A word-for-word copy of the listing is needed. Retype it in full.

[Given data Boundary: Start]

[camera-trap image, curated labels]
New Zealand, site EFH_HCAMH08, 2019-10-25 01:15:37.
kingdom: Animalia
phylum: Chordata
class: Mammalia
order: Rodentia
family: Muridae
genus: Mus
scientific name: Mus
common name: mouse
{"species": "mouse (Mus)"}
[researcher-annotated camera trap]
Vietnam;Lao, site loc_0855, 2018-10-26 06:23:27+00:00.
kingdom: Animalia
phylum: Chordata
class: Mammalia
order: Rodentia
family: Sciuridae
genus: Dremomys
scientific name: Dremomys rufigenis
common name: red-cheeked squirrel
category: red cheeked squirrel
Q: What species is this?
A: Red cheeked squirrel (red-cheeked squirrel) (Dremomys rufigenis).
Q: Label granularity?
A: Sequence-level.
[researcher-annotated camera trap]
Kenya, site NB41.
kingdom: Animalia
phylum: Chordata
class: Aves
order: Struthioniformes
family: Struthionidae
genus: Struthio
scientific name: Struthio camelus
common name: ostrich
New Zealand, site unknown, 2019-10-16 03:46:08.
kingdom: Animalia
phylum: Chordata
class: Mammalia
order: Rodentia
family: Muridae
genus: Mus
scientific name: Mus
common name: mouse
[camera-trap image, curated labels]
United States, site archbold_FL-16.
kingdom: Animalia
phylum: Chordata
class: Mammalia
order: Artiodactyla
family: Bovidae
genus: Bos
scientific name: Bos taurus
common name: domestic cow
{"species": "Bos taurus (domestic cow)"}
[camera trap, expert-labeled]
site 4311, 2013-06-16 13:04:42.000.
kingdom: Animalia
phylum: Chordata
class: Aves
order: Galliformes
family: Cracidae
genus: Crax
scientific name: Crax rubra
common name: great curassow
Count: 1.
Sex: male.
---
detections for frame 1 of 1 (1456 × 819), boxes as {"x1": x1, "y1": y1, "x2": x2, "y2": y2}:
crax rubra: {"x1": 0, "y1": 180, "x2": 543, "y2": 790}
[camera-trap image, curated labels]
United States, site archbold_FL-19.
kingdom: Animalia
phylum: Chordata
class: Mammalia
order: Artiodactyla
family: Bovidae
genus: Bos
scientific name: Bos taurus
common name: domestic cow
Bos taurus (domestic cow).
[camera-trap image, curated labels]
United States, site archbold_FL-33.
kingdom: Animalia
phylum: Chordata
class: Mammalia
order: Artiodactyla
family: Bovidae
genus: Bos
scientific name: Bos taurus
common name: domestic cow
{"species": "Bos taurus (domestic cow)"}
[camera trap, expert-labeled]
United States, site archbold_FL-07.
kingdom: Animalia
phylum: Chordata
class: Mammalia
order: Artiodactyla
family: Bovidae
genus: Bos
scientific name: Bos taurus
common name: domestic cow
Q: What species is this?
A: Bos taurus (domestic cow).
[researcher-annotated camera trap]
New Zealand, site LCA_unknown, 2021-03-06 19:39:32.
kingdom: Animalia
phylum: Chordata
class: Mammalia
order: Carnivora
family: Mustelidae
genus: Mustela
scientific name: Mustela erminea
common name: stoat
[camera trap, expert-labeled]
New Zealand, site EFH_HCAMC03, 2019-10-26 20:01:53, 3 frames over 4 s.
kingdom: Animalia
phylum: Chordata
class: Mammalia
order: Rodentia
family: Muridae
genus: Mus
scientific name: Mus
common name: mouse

[Given data Boundary: End]

◆ **Task answer**:
[camera-trap image, curated labels]
New Zealand, site EFH_HCAMH08, 2019-10-25 01:15:37.
kingdom: Animalia
phylum: Chordata
class: Mammalia
order: Rodentia
family: Muridae
genus: Mus
scientific name: Mus
common name: mouse
{"species": "mouse (Mus)"}
[researcher-annotated camera trap]
Vietnam;Lao, site loc_0855, 2018-10-26 06:23:27+00:00.
kingdom: Animalia
phylum: Chordata
class: Mammalia
order: Rodentia
family: Sciuridae
genus: Dremomys
scientific name: Dremomys rufigenis
common name: red-cheeked squirrel
category: red cheeked squirrel
Q: What species is this?
A: Red cheeked squirrel (red-cheeked squirrel) (Dremomys rufigenis).
Q: Label granularity?
A: Sequence-level.
[researcher-annotated camera trap]
Kenya, site NB41.
kingdom: Animalia
phylum: Chordata
class: Aves
order: Struthioniformes
family: Struthionidae
genus: Struthio
scientific name: Struthio camelus
common name: ostrich
New Zealand, site unknown, 2019-10-16 03:46:08.
kingdom: Animalia
phylum: Chordata
class: Mammalia
order: Rodentia
family: Muridae
genus: Mus
scientific name: Mus
common name: mouse
[camera-trap image, curated labels]
United States, site archbold_FL-16.
kingdom: Animalia
phylum: Chordata
class: Mammalia
order: Artiodactyla
family: Bovidae
genus: Bos
scientific name: Bos taurus
common name: domestic cow
{"species": "Bos taurus (domestic cow)"}
[camera trap, expert-labeled]
site 4311, 2013-06-16 13:04:42.000.
kingdom: Animalia
phylum: Chordata
class: Aves
order: Galliformes
family: Cracidae
genus: Crax
scientific name: Crax rubra
common name: great curassow
Count: 1.
Sex: male.
---
detections for frame 1 of 1 (1456 × 819), boxes as {"x1": x1, "y1": y1, "x2": x2, "y2": y2}:
crax rubra: {"x1": 0, "y1": 180, "x2": 543, "y2": 790}
[camera-trap image, curated labels]
United States, site archbold_FL-19.
kingdom: Animalia
phylum: Chordata
class: Mammalia
order: Artiodactyla
family: Bovidae
genus: Bos
scientific name: Bos taurus
common name: domestic cow
Bos taurus (domestic cow).
[camera-trap image, curated labels]
United States, site archbold_FL-33.
kingdom: Animalia
phylum: Chordata
class: Mammalia
order: Artiodactyla
family: Bovidae
genus: Bos
scientific name: Bos taurus
common name: domestic cow
{"species": "Bos taurus (domestic cow)"}
[camera trap, expert-labeled]
United States, site archbold_FL-07.
kingdom: Animalia
phylum: Chordata
class: Mammalia
order: Artiodactyla
family: Bovidae
genus: Bos
scientific name: Bos taurus
common name: domestic cow
Q: What species is this?
A: Bos taurus (domestic cow).
[researcher-annotated camera trap]
New Zealand, site LCA_unknown, 2021-03-06 19:39:32.
kingdom: Animalia
phylum: Chordata
class: Mammalia
order: Carnivora
family: Mustelidae
genus: Mustela
scientific name: Mustela erminea
common name: stoat
[camera trap, expert-labeled]
New Zealand, site EFH_HCAMC03, 2019-10-26 20:01:53, 3 frames over 4 s.
kingdom: Animalia
phylum: Chordata
class: Mammalia
order: Rodentia
family: Muridae
genus: Mus
scientific name: Mus
common name: mouse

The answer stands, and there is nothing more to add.